In the usual limit theorem, it is always required that the sequence of random variables under consideration is stochastically independent random variables and that the variances are finite. In the case of weaker formulations, it is also required that the random variables are distributed identically. This requirement can, however, be replaced by the Lindeberg condition (for consequences) and the Lyapunov condition (for consequences).

Now the question arises whether the requirements for the sentence can be further weakened and a certain degree of dependency is possible. This question can be answered positively. For this purpose, a so-called scheme of random variables is defined . This corresponds to a sequence of small groups of random variables. Each of these small groups of random variables has elements. Formally, schemes of random variables are defined as a sequence of these small groups using double indices. It can now be shown that (under certain further conditions) it is sufficient for convergence to require the independence of the random variables only within the small groups. The relationships of the random variables between different small groups do not matter.

statement

Given a scheme of random variables and be

.

In addition, it is a standardized , centered and independent scheme .
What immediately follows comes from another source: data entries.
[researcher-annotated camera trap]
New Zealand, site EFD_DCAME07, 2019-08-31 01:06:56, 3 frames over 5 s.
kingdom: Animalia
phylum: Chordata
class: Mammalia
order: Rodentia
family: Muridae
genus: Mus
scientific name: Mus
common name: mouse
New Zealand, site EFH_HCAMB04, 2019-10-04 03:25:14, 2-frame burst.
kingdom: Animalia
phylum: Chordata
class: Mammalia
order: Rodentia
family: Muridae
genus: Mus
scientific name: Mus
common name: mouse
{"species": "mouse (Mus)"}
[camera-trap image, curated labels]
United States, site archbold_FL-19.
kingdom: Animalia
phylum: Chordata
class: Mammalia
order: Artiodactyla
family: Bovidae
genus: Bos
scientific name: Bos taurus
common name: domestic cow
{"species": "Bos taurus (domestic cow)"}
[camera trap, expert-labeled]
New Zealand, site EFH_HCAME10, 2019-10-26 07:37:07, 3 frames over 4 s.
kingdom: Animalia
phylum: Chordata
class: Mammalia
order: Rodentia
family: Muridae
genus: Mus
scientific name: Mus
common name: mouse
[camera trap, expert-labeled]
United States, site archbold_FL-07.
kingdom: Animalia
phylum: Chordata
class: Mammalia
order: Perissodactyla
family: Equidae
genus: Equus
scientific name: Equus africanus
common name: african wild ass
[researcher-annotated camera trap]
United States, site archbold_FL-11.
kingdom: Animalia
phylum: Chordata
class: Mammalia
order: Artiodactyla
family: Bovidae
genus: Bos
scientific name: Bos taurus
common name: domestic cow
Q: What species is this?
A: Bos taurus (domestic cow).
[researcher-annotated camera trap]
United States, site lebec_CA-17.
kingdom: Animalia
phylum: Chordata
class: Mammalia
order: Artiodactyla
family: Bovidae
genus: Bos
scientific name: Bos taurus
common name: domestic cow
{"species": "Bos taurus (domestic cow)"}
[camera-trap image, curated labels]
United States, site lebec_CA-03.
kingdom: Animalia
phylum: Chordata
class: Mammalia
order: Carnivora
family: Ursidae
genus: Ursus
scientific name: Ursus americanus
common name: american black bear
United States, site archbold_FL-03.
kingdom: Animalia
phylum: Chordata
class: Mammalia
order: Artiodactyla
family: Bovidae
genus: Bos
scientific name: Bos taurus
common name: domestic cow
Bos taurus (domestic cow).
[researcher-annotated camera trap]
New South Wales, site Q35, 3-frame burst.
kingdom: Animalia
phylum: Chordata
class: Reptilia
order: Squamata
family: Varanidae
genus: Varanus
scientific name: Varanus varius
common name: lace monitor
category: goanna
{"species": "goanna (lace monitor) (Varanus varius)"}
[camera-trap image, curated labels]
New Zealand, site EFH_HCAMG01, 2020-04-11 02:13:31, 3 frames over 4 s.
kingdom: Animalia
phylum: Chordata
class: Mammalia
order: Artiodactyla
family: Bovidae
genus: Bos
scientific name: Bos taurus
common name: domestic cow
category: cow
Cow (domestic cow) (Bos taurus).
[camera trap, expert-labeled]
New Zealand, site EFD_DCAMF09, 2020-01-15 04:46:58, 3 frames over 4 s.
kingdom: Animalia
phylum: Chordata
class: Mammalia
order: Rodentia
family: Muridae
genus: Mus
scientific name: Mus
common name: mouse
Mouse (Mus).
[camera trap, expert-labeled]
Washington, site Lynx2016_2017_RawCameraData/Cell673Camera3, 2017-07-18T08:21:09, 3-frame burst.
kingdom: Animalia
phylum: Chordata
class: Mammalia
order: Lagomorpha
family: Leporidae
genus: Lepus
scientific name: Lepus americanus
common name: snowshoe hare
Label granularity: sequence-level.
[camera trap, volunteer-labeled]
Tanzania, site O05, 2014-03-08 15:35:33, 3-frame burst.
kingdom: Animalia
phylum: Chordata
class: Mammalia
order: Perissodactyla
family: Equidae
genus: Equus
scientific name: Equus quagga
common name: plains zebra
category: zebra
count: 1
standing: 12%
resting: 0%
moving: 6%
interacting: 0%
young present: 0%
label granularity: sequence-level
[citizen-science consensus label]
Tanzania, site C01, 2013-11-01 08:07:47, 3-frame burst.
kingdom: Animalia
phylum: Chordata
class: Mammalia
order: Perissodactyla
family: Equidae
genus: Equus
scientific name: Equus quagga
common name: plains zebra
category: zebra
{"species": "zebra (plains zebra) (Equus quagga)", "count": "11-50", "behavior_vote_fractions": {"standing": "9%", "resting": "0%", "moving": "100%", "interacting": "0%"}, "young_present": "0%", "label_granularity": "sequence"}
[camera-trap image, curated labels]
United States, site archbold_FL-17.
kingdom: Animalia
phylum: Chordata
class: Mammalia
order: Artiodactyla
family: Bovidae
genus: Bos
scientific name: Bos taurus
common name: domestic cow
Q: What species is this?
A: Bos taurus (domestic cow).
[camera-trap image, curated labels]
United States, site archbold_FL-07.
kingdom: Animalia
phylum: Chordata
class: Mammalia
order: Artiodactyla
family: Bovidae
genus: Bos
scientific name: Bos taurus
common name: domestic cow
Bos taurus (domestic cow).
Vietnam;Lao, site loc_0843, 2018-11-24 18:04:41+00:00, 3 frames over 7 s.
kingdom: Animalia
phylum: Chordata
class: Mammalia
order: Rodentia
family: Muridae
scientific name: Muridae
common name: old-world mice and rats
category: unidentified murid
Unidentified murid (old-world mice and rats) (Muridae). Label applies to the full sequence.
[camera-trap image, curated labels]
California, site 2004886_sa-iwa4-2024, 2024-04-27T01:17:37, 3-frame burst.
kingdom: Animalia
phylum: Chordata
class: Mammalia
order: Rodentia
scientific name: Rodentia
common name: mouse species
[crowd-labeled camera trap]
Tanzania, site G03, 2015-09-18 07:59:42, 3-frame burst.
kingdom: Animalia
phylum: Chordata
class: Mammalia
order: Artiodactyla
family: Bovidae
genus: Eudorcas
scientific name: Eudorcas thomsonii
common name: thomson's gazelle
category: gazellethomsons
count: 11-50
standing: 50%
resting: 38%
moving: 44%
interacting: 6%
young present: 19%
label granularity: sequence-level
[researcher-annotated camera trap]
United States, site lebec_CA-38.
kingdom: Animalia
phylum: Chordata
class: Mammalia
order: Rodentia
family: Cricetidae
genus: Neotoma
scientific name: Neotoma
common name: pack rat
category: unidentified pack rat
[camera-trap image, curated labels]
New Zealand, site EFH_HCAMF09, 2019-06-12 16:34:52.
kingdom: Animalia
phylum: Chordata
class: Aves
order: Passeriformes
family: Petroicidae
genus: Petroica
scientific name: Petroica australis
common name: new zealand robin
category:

Then the Lindeberg condition holds (for schemes of random variables) if and only if an asymptotically negligible scheme is and the distribution of in distribution converges to the standard normal distribution, so it holds.

comment

Since the Lindeberg condition follows from the Lyapunov condition (for schemes), one can deduce from the Lyapunov condition the convergence in distribution and the asymptotic negligibility. The reverse direction is generally wrong, since the Lyapunov condition does not necessarily follow from the Lindeberg condition.

history

The proof of the theorem followed in two parts. Each part of an implication corresponded to the equivalence formulated above. The conclusion from the Lindeberg condition to the convergence in distribution and the asymptotic negligibility was shown by Jarl Waldemar Lindeberg in 1922. This part is usually more interesting for the applications and partly bears the independent name Lindeberg theorem . The reverse direction ( Feller's Theorem ) was then proven by William Feller in 1935 and 1937.

Web links

literature

Individual evidence

  1. Klenke: Probability Theory. 2013, p. 328.
  2. Kusolitsch: Measure and probability theory. 2014, p. 307.
  3. Meintrup, Schäffler: Stochastics. 2005, p. 204.
  4. Kusolitsch: Measure and probability theory. 2014, p. 311.
  5. Kusolitsch: Measure and probability theory. 2014, p. 312.